PLN menjelaskan, gangguan terjadi pada jalur transmisi 275 kV Muara Bungo–Sungai Rumbai yang berada di Kabupaten Bungo, Provinsi Jambi. Jalur ini merupakan salah satu tulang punggung sistem kelistrikan Sumatra.
“Berdasarkan hasil penelusuran, diketahui terdapat gangguan pada transmisi 275 kV Muara Bungo–Sungai Rumbai di Kabupaten Bungo, Provinsi Jambi yang disebabkan oleh cuaca buruk,” ujar Executive Vice President Komunikasi Korporat & TJSL PLN, Gregorius Adi Trianto.
PLN menyampaikan permohonan maaf kepada masyarakat atas terganggunya pasokan listrik di wilayah terdampak. Saat ini, perusahaan pelat merah tersebut memastikan gangguan pada jaringan transmisi telah berhasil diatasi.
Meski demikian, proses pemulihan sistem pembangkit masih dilakukan secara bertahap untuk memastikan pasokan listrik kembali normal dengan aman dan stabil.
“Tim PLN terus melakukan percepatan pemulihan pada sisi pembangkit secara bertahap agar pasokan listrik di wilayah terdampak dapat segera kembali normal,” lanjut Gregorius.
PLN juga mengimbau masyarakat untuk tetap tenang dan memantau perkembangan informasi resmi melalui aplikasi PLN Mobile maupun kanal komunikasi resmi perusahaan.

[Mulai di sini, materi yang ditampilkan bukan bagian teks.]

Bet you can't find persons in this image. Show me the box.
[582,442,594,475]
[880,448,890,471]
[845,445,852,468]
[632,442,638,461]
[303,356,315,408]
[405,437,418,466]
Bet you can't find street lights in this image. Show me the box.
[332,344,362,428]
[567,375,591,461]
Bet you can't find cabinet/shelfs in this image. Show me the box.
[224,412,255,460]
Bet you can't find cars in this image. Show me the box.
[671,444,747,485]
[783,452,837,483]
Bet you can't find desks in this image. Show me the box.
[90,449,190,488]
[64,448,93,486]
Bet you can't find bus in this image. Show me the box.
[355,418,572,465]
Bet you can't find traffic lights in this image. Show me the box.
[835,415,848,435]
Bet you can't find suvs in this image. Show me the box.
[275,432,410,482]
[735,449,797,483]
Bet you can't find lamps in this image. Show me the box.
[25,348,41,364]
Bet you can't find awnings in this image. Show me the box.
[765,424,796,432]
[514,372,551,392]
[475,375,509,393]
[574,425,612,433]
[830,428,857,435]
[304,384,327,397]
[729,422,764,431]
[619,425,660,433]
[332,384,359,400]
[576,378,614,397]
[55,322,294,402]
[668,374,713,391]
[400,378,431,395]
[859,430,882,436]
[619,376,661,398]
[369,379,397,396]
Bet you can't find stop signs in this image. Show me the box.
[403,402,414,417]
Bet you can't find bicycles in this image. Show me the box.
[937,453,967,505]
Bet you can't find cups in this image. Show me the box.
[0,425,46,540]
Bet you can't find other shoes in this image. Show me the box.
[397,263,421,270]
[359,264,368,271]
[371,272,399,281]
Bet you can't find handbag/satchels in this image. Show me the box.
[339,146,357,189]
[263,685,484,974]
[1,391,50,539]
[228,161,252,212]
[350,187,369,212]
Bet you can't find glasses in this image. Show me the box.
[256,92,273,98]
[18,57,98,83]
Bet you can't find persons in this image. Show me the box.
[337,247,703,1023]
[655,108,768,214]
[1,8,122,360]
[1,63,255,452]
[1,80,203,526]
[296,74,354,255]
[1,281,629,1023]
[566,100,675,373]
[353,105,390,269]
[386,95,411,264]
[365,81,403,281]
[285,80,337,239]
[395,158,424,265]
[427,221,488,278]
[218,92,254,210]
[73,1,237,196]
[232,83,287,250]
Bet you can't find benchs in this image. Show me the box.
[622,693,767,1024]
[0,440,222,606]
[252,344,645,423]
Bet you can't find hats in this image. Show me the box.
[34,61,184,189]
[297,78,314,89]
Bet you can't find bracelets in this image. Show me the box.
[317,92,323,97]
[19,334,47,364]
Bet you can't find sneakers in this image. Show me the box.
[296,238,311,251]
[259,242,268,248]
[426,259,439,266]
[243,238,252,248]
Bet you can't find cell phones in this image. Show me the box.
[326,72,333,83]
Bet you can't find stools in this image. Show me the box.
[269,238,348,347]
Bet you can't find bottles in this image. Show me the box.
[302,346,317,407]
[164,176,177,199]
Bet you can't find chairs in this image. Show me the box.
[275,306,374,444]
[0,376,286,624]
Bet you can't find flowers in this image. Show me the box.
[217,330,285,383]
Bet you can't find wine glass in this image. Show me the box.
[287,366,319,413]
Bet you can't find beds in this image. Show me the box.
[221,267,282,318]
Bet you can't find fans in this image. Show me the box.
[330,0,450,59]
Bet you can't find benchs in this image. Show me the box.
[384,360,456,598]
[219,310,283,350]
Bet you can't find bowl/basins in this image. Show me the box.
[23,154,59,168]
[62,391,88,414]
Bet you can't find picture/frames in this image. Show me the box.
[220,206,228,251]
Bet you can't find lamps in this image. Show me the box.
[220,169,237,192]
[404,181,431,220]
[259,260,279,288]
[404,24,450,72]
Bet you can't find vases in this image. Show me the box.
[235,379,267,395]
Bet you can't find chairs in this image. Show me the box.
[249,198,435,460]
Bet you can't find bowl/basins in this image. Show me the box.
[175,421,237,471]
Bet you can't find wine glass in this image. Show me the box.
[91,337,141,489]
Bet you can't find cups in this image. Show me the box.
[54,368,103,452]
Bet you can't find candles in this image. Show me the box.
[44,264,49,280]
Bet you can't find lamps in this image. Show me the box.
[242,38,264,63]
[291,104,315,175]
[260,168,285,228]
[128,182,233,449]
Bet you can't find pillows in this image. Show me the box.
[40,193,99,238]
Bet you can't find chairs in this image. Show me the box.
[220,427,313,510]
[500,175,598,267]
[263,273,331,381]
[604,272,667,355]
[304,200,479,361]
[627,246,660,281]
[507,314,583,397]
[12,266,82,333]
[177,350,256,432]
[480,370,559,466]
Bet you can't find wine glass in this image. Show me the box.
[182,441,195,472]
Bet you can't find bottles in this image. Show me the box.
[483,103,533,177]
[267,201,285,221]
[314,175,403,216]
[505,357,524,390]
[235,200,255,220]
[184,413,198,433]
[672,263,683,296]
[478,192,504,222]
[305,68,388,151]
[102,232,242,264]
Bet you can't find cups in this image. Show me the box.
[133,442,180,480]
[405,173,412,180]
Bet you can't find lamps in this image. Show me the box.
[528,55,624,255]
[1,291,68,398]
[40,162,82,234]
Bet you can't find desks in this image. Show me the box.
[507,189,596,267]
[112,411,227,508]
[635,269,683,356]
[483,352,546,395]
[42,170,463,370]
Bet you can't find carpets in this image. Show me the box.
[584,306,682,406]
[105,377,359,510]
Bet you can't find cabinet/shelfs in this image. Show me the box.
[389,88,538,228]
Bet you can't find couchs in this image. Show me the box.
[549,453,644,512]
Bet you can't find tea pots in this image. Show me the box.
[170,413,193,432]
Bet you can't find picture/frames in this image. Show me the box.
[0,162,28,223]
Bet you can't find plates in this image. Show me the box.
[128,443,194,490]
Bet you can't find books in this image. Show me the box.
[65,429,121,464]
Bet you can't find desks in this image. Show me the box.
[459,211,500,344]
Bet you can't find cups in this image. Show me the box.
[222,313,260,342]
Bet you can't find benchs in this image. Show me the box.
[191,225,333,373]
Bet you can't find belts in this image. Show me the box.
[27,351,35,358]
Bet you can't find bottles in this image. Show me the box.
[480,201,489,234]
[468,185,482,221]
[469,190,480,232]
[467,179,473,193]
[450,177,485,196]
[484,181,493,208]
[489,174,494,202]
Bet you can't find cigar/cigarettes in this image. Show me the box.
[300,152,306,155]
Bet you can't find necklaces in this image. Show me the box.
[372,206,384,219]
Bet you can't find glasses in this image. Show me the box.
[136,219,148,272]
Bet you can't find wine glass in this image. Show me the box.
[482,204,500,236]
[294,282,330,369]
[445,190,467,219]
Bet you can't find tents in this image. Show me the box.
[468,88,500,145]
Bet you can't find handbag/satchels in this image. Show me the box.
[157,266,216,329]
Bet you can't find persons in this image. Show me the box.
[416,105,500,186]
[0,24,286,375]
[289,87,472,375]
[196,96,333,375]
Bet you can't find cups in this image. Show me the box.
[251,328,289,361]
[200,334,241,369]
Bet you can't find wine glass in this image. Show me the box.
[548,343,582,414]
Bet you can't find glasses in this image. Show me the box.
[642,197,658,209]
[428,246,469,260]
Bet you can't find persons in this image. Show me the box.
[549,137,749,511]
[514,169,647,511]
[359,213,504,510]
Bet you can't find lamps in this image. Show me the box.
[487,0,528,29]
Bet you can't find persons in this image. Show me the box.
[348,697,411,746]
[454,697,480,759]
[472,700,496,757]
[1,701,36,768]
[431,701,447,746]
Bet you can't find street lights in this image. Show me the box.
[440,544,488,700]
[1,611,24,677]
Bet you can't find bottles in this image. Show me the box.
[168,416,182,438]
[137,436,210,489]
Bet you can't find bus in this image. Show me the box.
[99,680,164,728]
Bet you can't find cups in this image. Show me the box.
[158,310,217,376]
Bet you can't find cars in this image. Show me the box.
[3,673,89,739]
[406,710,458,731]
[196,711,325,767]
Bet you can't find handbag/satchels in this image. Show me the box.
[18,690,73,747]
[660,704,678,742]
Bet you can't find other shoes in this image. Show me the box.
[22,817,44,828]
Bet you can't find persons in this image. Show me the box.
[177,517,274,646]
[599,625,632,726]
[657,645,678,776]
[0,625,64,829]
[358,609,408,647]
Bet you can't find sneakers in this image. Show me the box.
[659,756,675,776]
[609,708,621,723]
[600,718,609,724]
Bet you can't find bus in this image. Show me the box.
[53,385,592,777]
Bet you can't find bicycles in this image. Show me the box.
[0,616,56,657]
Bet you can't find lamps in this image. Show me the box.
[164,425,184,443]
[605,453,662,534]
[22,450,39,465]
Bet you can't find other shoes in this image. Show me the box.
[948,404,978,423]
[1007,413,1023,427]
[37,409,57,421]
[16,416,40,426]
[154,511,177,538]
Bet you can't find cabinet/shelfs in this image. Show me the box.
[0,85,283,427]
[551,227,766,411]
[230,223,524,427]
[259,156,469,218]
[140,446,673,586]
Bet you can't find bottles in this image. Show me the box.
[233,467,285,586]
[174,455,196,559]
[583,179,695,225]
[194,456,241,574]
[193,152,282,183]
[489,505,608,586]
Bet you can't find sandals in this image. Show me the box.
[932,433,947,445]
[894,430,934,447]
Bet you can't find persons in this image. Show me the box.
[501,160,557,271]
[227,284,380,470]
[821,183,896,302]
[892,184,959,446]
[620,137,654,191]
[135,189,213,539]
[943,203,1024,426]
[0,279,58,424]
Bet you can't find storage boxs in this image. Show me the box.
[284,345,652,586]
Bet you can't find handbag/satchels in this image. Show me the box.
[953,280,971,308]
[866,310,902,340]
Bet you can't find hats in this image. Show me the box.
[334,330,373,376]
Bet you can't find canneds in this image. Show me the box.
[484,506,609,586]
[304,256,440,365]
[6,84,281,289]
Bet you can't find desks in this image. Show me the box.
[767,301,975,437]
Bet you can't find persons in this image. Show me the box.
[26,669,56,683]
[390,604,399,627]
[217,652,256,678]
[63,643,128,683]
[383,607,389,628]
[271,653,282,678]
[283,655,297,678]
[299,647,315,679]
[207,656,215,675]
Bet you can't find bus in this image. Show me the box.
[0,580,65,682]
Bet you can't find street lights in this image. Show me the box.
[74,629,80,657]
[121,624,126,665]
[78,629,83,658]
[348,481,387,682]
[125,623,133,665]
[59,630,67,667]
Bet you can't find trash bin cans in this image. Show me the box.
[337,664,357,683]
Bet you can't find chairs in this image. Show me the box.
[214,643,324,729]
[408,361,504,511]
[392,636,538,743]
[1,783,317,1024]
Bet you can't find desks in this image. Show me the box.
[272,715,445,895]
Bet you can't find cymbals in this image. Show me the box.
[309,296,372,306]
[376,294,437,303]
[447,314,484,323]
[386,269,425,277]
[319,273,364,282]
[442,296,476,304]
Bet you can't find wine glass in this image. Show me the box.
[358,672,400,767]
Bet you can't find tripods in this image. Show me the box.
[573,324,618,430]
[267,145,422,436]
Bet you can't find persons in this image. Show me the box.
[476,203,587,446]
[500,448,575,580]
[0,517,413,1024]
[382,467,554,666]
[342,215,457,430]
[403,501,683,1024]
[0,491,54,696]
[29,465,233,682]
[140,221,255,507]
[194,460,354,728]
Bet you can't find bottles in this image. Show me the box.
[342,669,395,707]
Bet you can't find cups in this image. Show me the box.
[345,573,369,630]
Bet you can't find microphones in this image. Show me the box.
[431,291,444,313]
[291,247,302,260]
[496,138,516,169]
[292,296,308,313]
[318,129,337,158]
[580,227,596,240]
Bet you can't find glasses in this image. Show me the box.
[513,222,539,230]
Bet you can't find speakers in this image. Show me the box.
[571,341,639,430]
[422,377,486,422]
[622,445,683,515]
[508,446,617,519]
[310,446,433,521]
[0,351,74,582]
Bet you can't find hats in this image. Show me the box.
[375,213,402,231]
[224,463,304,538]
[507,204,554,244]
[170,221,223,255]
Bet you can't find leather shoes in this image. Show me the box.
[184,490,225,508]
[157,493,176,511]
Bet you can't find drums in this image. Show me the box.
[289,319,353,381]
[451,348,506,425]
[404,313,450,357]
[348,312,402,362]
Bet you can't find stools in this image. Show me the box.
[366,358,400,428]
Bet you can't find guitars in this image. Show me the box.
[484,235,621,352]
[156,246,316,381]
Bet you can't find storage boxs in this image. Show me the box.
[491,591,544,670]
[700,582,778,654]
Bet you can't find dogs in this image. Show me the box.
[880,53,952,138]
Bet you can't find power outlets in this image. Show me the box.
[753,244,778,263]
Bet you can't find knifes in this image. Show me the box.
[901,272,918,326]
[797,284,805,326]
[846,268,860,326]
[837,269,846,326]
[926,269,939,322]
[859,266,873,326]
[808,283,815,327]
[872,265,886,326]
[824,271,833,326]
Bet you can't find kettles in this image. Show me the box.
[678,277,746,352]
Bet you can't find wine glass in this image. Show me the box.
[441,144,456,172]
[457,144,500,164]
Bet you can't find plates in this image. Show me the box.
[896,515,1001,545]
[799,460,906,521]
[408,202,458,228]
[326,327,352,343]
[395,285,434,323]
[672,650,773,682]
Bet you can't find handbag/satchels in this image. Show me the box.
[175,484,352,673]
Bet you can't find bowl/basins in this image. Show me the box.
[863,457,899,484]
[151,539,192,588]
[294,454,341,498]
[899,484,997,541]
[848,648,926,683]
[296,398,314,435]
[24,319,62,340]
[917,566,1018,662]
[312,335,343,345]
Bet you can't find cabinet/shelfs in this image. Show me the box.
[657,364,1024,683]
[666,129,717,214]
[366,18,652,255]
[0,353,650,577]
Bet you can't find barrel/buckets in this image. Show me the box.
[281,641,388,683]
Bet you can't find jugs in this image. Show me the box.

Gangguan sistem kelistrikan akibat cuaca ekstrem memang menjadi tantangan tersendiri bagi jaringan transmisi bertegangan tinggi, terutama di wilayah dengan kondisi cuaca yang cepat berubah seperti Sumatra bagian tengah. PLN memastikan seluruh personel siaga terus bekerja di lapangan guna mempercepat normalisasi sistem.